In TREseq analysis, cleavage sites are detected in approximately 2 million sites. To select reliable sites, we selected sites in the genes with > 20% cleaved sites relative to RNA length and whose CSgene values were between the 5th and 95th percentile. In addition, we removed expected microRNA-induced cleavage sites using psRNATarget [18]. Data were separated into training and test sets (9: 1), and training data were used to construct the model.

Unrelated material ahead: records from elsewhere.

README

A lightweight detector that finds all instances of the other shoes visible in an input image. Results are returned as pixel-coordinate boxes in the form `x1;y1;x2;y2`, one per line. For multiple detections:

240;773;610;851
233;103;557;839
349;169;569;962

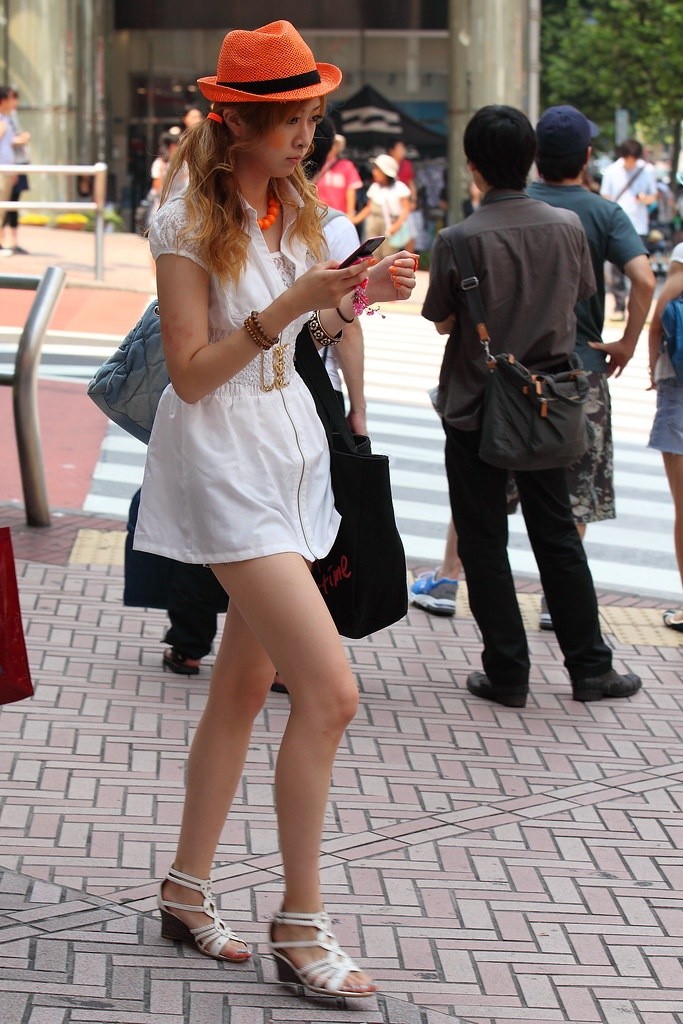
611;308;626;321
663;607;683;631
0;243;30;256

Explanatory variables in the model

In the model, features around the cleavage sites or features in whole RNA were extracted (Fig. 1). RNA sequence information (nucleotide, codon, and corresponding amino acid sequence) were obtained from the TAIR10 database (www.arabidopsis.org), and the minimum free energy (stability of secondary structure) was predicted using the RNAfold software (http://rna.tbi.univie.ac.at/) based on RNA nucleotide sequences [25]. In addition, in the ribosome profiling method used in this analysis, ROsite and ROgene values were used to obtain ribosome occupancy information (Fig. 1). For the features around cleavage sites, we determined nucleotide, codon, and the corresponding amino acid sequences ± 30 nucleotides around the cleavage sites. A comprehensive search of the features around the cleavage sites was performed and nucleotide, codon, or corresponding amino acid frequencies were calculated. The window size was changed by one nucleotide (minimum length, 1 nucleotide; maximum length, 60 nucleotides) and the sliding window was shifted by one nucleotide. Because ribosome occupancy affects long-distance cleavage efficiency [26], the region was extended by ± 200 nucleotides around the cleavage site. In terms of secondary structure, because the minimum free energy of short RNA sequences cannot be predicted by RNAfold, the minimum window size was changed to 5 nucleotides (minimum length, 5 nucleotides; maximum length, 60 nucleotides), and the sliding window was shifted by 5 nucleotides.

Fig. 1
figure 1

Feature extraction for models. Features related to sequences, stability of the secondary structure, and ribosome occupancy were extracted from around cleavage sites. For whole RNA features, similar features around cleavage sites were extracted from whole RNA, 5′-UTR, CDS, 3′-UTR, or around start and stop codon sequences. Uncorrelated features and multi-correlation in explanatory variables were removed.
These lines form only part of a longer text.